__What is asked__.
**1.** Using the article on the HTML/XML scanner below, decide whether each statement agrees with it: (a) the scanner allocates memory while scanning; (b) the scanner needs STL to work; (c) a scanning speed of nearly 40 MB of XML per second was reached. Answer yes or no for each and quote the words of the article that decide it.
**2.** According to the article on the HTML/XML scanner below, what is the first thing that must be declared when using the scanner?
**3.** Translate this sentence from the article on the HTML/XML scanner below into Spanish: "It is written in pure C++ and does not require STL or any other toolkit/library."

Click here to Skip to main content
15,887,350 members
Articles / Mobile Apps / Windows Mobile
Article

Fast and Compact HTML/XML Scanner/Tokenizer

Rate me:
Please Sign up or sign in to vote.
4.90/5 (31 votes)
10 Oct 2007BSD2 min read 551.2K   2K   98   71
HTML/XML scanner/tokenizer, also known as a pull parser

Introduction

The proposed code is an implementation of an HTML and XML scanner (or tokenizer). Imagine that you have some XML or HTML text and you just need to find some word, tag or attribute in it. For such trivial tasks, the use of a full-blown "DOM compiler" or SAX alike parser is too much. It is enough to use the markup::scanner described below. Features of markup::scanner include:

  1. It does not allocate any memory while scanning, at all.
  2. It is written in pure C++ and does not require STL or any other toolkit/library.
  3. It is fast. We managed to reach a speed of scanning nearly 40 MB of XML per second (depends on the hardware you have, of course).
  4. It is simple.

How to Use

I think the best way to explain is to show an example. First, we need to declare the input stream for the scanner. Here is an example of a simple string-based stream:

C++
struct str_istream: public markup::instream
{
    const char* p;
    const char* end; 
    str_istream(const char* src): p(src), end(src + strlen(src)) {}
    virtual wchar_t get_char() { return p < end? *p++: 0; }
};

This is all that we need in order to write the program which will, let's say, print out all of the tokens in the input HTML:

C++
int main(int argc, char* argv[])

__Data lines__.
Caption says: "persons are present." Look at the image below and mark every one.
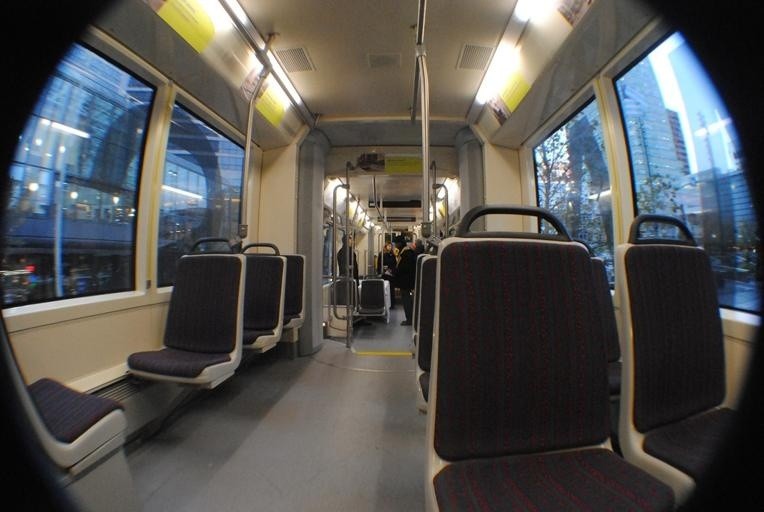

__Written answers__.
**1.**
(a) No: "It does not allocate any memory while scanning, at all."
(b) No: "It is written in pure C++ and does not require STL or any other toolkit/library."
(c) Yes: "We managed to reach a speed of scanning nearly 40 MB of XML per second"

**2.** The input stream for the scanner.

**3.** Está escrito en C++ puro y no requiere STL ni ningún otro kit de herramientas o biblioteca.